ZRP represented the two shareholders, the team of attorneys involved in the settlement of this case being coordinated by Stan Tîrnoveanu, Senior Partner and Alina Tugearu, Senior Associate. ZRP team managed to convince the courts of law that, irrespective of the inexistence of clear legal provisions on this matter, the shareholder’s fundamental right to withdraw from a company whose activity does not correspond to the reason for which it has become shareholder, withdrawal right that has to be possible to be actually exercised, should prevail.
“The decisions of the High Court of Cassation and Justice and of Cluj Court of Appeals institute a precedent and mark the beginning of a practice in this matter. Both courts confirmed that the current legal statute of RASDAQ market does not allow its including in the notion of regulated market in the sense of art. 125 of Law no. 297/2004, which aspect had been, as a matter of fact, settled previously also by CNVM, the competent regulating authority, by several stands communicated in other disputes pending before the courts.
The court’s decision instituted a precedent that could allow now on any shareholder of a company traded on RASDAQ, which disagreed with the general meeting’s decision on the company’s merger or split-up and which wants to withdraw, make the company redeem its shares at a higher price than their real value.
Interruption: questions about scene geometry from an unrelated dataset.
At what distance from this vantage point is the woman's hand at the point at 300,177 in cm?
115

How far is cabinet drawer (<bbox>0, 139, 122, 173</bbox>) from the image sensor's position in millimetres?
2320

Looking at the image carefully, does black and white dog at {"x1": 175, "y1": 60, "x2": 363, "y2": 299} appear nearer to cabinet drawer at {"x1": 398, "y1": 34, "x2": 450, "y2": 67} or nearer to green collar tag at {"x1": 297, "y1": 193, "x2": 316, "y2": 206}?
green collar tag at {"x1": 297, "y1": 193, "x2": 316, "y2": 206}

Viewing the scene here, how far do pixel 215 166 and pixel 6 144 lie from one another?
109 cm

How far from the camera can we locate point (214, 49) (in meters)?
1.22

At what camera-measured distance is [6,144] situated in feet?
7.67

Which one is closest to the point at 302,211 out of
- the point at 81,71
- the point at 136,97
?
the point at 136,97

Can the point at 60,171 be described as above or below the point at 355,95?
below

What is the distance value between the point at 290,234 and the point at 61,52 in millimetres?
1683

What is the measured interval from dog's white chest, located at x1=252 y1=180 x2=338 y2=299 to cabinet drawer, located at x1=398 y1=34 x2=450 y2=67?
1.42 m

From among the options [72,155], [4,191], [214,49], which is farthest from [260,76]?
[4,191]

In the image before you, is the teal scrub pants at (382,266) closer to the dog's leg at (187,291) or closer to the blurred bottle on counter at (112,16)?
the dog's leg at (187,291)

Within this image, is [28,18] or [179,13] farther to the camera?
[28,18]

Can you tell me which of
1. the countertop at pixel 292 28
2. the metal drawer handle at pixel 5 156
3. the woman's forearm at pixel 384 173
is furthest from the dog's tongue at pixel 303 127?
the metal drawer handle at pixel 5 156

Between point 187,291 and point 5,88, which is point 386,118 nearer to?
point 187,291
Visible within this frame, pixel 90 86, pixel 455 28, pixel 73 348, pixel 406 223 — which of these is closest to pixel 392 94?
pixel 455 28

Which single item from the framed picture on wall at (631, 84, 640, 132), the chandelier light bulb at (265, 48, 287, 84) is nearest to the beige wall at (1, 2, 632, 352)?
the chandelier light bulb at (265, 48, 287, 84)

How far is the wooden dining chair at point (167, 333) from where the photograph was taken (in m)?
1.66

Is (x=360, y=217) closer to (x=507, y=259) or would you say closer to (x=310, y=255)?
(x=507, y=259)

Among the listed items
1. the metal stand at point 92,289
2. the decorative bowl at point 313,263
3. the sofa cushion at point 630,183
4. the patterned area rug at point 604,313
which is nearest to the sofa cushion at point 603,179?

If ZRP had not obtained a favorable solution, our client should have waited 23 years until it could have withdrawn from the company by sale of the entire equity interest on RASDAQ at a price 10 times lower than the one from the merger report.” (Stan Tîrnoveanu, Senior Partner)
Company’s shareholders requested the company to redeem their shares in exchange for a price that was to be established by an independent certified expert, but the company refused, on the grounds that its open company statute did not change after the merger and that the special provisions of art. 242 of Capital Market Law (recognizing the right to withdraw from a company traded on a regulated market only if, after merger or split-up, shareholders are allotted shares that are not admitted for trading on a regulated market) did not apply to them.
The decision delivered by the supreme court ended a dispute lasting from almost 2 years, in which period the team of attorneys of Zamfirescu Racoti Predoiu had to deal with complex legal issues relating to the mechanism of functioning of the regulated markets by relation to the uncertain status of RASDAQ market and the current legislative void.